### Extrait du texte
Aujourd'hui, je suis allée aux vigiles de la Théophanie ou Baptême du Christ, une fête qui compte beaucoup pour moi, car c'est celle de ma conversion à l'Orthodoxie. Je me suis rendue à l'église des Quarante Martyrs de Sébaste, car j'avais vu que monseigneur Théoctyste allait bénir les eaux de la rivière Troubej, puisque l'église, construite par les pêcheurs locaux, est à l'embouchure. Je suis arrivée un peu en avance, pour pouvoir garer et admirer le coucher de soleil sur le lac. bien que l'hiver soit doux, la rivière est gelée, le lac aussi, nous ne sommes quand même pas sur la Côte d'Azur.
L'église est très jolie, entièrement refaite à l'intérieur, mais de façon très harmonieuse.
Les gens avaient l'air heureux, la Théophanie est une belle fête, et puis je crois que c'était aussi la venue de monseigneur Théoctyste qui les réjouissait. J'ai vu, du reste, que le patriarche encourageait la nomination d'évêques jeunes qui soient proches des gens, eh bien avec l'évêque Théoctyste, c'est réussi, et j'espère qu'on va nous le laisser longtemps, car nous l'aimons.

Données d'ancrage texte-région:
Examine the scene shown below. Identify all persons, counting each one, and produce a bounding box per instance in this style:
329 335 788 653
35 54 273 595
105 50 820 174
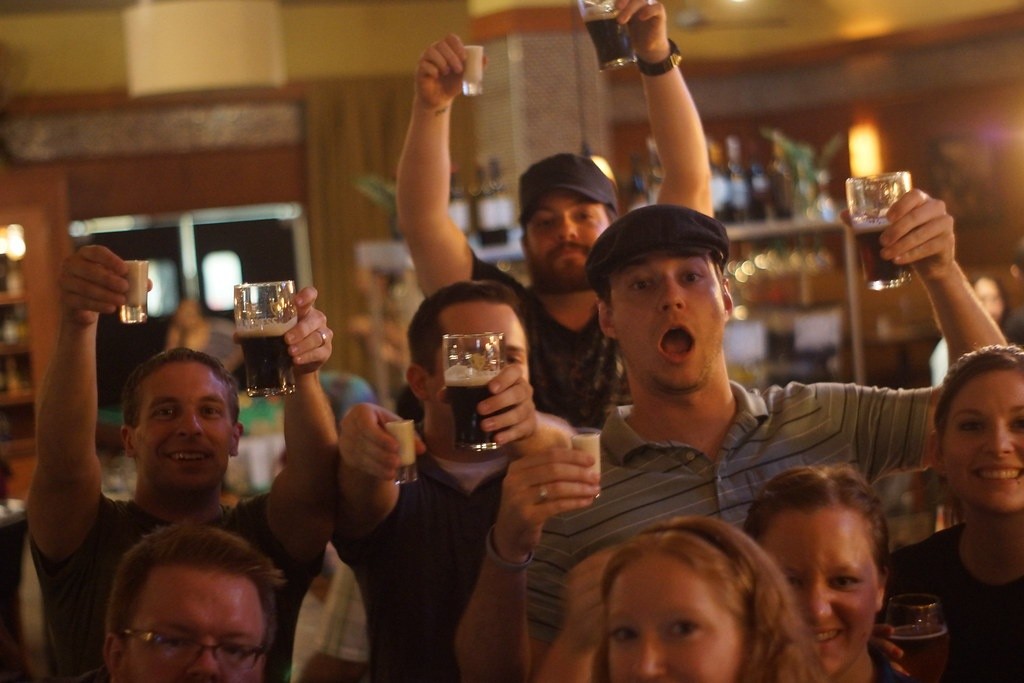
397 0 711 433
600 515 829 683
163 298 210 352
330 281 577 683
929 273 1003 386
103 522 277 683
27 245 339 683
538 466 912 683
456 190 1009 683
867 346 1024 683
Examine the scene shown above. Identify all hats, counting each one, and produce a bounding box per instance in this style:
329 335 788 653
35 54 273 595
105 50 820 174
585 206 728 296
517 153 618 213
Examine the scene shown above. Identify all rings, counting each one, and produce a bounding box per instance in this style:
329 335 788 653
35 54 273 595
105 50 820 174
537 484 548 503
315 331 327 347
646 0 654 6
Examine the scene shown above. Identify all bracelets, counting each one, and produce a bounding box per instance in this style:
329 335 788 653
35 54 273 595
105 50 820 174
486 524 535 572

---

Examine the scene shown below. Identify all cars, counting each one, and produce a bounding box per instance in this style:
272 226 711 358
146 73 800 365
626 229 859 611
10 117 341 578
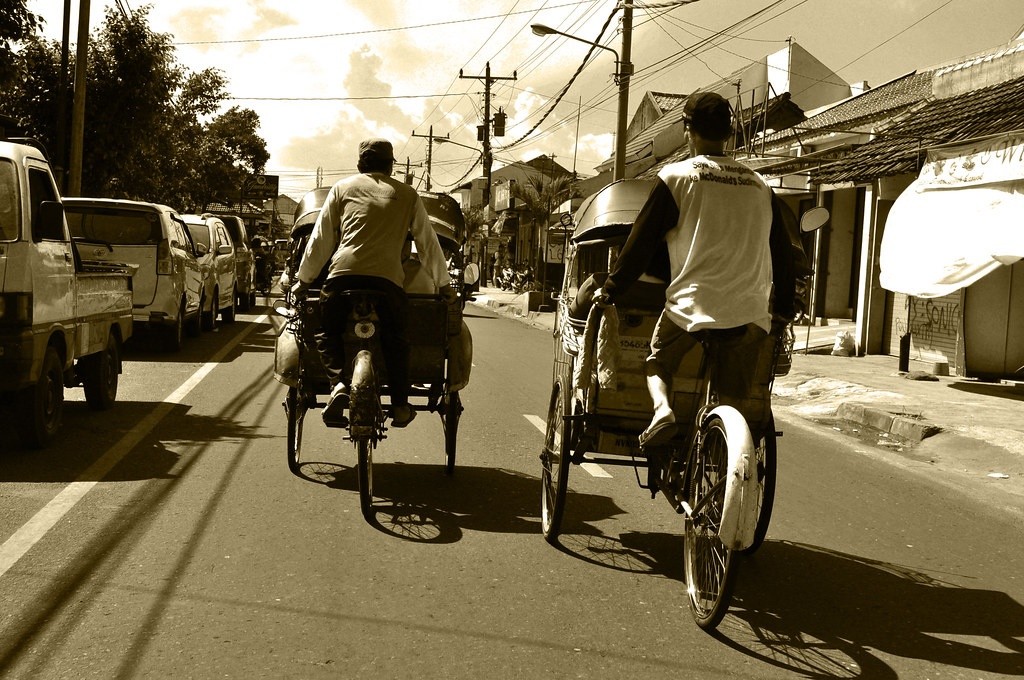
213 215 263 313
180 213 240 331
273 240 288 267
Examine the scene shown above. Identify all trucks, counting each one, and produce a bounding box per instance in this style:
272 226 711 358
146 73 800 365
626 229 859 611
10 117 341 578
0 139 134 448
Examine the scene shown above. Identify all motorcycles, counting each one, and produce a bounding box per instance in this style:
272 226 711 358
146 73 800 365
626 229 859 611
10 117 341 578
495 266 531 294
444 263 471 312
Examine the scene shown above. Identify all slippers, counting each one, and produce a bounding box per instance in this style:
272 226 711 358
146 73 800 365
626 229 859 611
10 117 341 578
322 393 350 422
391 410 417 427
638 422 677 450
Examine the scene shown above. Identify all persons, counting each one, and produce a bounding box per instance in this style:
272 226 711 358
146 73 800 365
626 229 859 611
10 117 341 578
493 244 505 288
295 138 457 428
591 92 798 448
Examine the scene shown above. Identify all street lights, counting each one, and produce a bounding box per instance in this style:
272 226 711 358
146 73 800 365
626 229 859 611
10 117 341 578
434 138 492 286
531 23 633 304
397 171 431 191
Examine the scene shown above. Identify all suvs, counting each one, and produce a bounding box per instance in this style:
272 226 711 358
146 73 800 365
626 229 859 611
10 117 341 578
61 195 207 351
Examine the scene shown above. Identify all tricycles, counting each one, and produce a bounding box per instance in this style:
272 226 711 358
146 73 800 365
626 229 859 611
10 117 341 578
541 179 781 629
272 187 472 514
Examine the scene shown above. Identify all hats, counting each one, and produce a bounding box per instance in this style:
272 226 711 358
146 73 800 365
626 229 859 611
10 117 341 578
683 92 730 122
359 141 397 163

### Consignes de travail
1. Recopiez le passage du récit sur la Théophanie compris entre « Aujourd'hui, je suis » et « façon très harmonieuse. », bornes incluses.
2. Traduisez en anglais, s'il vous plaît, cette phrase du récit sur la Théophanie : « L'église est très jolie, entièrement refaite à l'intérieur, mais de façon très harmonieuse. »
Appuyez-vous uniquement sur le texte.

### Corrigé de l'exercice
1.
Aujourd'hui, je suis allée aux vigiles de la Théophanie ou Baptême du Christ, une fête qui compte beaucoup pour moi, car c'est celle de ma conversion à l'Orthodoxie. Je me suis rendue à l'église des Quarante Martyrs de Sébaste, car j'avais vu que monseigneur Théoctyste allait bénir les eaux de la rivière Troubej, puisque l'église, construite par les pêcheurs locaux, est à l'embouchure. Je suis arrivée un peu en avance, pour pouvoir garer et admirer le coucher de soleil sur le lac. bien que l'hiver soit doux, la rivière est gelée, le lac aussi, nous ne sommes quand même pas sur la Côte d'Azur.
L'église est très jolie, entièrement refaite à l'intérieur, mais de façon très harmonieuse.

2. The church is very pretty, completely redone inside, but in a very harmonious way.